From the entries below, return only the lines starting at the one that contains "var SR = ContextHub.SegmentEngine.SegmentReference;" and ending at the one that contains "var D = '/conf/jll-com-phoenix/settings/wcm/segments/';", exactly as they stand.

══ Records for processing

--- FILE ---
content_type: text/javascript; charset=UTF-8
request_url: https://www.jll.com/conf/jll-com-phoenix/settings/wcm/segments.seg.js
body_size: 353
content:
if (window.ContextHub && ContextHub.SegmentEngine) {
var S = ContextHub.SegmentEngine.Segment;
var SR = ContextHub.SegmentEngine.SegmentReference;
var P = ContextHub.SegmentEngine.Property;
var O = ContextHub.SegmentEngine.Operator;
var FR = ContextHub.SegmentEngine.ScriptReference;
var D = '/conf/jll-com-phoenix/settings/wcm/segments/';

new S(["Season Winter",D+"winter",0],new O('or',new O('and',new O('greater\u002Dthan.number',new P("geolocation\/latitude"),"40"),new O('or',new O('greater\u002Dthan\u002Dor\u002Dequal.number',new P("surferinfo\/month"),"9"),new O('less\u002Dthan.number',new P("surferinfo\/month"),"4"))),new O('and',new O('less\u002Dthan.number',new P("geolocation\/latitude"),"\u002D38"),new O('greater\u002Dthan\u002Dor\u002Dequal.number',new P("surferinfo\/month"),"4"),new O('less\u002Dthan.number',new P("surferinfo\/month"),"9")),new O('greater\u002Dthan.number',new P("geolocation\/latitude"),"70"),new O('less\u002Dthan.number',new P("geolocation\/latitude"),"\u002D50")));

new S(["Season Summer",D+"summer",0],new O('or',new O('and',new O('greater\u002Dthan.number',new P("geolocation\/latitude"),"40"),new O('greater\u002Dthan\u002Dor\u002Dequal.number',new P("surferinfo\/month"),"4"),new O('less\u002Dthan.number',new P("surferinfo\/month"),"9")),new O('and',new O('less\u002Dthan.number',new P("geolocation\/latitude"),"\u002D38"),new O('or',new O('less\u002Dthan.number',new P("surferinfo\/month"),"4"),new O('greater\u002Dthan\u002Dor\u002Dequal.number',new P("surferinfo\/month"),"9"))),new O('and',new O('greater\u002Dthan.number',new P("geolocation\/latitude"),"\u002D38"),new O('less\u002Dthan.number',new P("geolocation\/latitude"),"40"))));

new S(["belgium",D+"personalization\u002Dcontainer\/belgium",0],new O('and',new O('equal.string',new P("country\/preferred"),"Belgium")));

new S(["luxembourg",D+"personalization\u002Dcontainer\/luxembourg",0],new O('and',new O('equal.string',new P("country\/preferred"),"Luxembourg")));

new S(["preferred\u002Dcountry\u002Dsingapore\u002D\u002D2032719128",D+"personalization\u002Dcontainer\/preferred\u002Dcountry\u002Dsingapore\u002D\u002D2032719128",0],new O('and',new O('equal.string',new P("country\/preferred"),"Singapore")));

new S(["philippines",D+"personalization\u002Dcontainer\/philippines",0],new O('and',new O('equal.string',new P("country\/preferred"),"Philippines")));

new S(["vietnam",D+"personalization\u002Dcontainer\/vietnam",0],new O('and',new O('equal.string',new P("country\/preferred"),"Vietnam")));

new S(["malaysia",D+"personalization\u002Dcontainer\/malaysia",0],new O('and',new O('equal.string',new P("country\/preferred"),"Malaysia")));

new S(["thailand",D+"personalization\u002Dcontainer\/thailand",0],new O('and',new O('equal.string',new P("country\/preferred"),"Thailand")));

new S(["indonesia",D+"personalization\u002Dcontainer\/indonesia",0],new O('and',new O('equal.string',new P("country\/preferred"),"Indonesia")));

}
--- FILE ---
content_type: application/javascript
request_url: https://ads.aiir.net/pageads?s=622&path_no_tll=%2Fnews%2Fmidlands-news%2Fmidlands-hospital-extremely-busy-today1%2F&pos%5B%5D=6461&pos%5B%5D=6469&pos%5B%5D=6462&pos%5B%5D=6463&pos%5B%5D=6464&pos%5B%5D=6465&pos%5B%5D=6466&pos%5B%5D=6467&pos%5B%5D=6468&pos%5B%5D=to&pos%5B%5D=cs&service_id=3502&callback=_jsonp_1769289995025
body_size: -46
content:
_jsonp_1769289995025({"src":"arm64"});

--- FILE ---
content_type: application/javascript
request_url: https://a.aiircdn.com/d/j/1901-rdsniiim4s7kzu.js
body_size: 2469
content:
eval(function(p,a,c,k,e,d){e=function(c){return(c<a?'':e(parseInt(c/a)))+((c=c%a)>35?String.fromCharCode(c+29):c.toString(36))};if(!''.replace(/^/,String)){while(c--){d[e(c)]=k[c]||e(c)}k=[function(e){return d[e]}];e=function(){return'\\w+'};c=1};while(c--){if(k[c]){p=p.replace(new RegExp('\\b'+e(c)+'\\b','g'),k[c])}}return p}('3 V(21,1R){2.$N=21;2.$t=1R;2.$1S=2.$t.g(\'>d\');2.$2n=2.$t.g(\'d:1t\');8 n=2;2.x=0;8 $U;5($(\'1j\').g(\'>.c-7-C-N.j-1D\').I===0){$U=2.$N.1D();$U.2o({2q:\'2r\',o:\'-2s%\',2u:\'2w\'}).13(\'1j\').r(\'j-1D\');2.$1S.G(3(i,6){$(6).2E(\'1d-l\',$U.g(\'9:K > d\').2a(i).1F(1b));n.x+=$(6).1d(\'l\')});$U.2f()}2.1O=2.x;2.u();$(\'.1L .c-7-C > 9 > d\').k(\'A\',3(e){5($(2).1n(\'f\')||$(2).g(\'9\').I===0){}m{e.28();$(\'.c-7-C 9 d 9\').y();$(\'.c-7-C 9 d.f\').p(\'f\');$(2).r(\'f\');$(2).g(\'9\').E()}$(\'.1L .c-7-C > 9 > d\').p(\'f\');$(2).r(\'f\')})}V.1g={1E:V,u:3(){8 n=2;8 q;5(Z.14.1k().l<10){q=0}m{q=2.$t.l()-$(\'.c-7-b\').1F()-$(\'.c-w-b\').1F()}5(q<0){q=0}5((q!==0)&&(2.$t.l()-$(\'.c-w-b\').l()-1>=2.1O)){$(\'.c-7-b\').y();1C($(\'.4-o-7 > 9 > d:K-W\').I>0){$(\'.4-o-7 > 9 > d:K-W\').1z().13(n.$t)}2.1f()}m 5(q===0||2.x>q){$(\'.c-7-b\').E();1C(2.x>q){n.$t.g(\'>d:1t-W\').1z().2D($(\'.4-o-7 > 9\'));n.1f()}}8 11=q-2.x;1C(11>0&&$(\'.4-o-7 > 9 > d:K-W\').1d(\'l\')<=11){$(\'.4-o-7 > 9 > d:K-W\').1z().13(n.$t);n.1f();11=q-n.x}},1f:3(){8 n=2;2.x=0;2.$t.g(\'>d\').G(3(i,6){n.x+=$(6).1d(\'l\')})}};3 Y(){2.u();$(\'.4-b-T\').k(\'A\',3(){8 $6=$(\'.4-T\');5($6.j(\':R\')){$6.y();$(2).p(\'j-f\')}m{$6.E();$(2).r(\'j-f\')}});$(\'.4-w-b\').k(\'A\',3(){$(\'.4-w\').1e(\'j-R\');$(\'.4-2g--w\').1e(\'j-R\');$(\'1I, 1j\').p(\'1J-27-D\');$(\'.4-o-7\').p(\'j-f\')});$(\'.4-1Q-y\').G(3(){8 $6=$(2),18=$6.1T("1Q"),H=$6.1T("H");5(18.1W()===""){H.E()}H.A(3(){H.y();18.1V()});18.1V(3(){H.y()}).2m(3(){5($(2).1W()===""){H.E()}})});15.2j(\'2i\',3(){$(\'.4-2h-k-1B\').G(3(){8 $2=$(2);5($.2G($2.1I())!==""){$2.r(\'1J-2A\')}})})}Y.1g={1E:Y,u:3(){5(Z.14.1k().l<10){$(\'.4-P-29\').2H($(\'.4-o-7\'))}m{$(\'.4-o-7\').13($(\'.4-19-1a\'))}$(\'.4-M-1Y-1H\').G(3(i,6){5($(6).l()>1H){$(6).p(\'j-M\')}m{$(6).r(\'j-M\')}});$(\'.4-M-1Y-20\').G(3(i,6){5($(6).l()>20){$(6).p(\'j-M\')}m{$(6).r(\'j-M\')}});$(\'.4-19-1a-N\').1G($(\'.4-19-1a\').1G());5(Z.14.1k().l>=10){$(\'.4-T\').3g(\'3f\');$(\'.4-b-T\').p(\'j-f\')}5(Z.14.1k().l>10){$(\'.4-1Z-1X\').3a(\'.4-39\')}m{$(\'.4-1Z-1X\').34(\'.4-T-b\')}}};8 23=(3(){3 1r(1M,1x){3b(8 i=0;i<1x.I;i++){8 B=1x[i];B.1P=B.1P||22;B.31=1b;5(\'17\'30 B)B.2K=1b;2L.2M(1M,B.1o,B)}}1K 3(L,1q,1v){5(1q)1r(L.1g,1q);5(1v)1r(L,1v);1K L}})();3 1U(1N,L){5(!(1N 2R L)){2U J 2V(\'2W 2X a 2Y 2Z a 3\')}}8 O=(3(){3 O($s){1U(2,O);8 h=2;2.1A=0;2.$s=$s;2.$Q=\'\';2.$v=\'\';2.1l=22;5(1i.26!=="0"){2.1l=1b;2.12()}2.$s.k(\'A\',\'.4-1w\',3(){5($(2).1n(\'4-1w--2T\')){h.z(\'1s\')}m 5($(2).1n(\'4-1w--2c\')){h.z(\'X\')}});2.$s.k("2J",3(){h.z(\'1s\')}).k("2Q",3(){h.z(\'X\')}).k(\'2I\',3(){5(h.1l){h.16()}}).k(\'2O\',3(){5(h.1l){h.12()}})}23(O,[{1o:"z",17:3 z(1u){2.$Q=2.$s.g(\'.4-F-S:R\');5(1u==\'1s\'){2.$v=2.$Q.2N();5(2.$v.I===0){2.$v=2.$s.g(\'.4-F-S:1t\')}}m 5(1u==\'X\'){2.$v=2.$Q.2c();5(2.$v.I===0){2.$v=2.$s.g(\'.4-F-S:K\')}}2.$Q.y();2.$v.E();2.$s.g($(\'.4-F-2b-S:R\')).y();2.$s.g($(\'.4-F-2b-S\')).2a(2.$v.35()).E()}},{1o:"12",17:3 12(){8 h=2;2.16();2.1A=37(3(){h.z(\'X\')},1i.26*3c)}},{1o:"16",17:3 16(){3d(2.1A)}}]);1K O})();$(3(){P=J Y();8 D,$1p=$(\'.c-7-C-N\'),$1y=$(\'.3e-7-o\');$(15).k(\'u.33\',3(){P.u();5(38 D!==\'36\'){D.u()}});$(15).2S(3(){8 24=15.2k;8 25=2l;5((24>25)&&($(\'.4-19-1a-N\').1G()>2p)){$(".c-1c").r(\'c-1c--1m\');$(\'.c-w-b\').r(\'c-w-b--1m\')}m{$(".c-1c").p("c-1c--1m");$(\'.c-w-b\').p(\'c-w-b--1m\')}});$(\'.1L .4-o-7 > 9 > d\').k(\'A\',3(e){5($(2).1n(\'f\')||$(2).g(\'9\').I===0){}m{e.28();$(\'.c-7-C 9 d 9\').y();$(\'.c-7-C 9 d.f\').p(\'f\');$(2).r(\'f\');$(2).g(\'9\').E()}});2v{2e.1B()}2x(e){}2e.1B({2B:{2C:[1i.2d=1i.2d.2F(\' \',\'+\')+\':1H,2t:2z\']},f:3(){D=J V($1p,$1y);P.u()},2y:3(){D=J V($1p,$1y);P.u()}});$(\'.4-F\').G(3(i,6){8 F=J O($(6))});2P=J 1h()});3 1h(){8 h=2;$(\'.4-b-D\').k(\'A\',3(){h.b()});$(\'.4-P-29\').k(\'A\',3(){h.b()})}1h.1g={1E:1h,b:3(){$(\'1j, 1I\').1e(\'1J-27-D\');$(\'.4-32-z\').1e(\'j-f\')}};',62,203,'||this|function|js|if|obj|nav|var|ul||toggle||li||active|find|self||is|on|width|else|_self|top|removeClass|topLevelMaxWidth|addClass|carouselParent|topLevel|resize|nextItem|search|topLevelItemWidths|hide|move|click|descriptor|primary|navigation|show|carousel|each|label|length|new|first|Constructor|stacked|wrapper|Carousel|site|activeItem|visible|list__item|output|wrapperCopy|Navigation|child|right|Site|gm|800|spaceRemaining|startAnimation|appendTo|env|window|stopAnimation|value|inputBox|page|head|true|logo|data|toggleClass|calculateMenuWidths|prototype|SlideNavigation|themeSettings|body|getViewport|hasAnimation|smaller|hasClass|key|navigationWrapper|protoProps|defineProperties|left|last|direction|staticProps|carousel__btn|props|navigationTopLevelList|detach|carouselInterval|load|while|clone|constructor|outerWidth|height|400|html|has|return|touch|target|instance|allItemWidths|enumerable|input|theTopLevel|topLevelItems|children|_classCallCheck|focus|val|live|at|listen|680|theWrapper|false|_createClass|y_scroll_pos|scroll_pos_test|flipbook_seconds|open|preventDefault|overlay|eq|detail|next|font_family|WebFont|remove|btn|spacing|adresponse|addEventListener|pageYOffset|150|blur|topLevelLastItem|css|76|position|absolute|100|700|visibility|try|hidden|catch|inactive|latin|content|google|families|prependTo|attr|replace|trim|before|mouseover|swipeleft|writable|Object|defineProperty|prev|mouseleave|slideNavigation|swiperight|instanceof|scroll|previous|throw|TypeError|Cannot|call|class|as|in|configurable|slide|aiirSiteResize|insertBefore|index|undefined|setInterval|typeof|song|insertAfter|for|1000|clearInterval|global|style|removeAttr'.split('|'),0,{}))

════

:: Response ::
var SR = ContextHub.SegmentEngine.SegmentReference;
var P = ContextHub.SegmentEngine.Property;
var O = ContextHub.SegmentEngine.Operator;
var FR = ContextHub.SegmentEngine.ScriptReference;
var D = '/conf/jll-com-phoenix/settings/wcm/segments/';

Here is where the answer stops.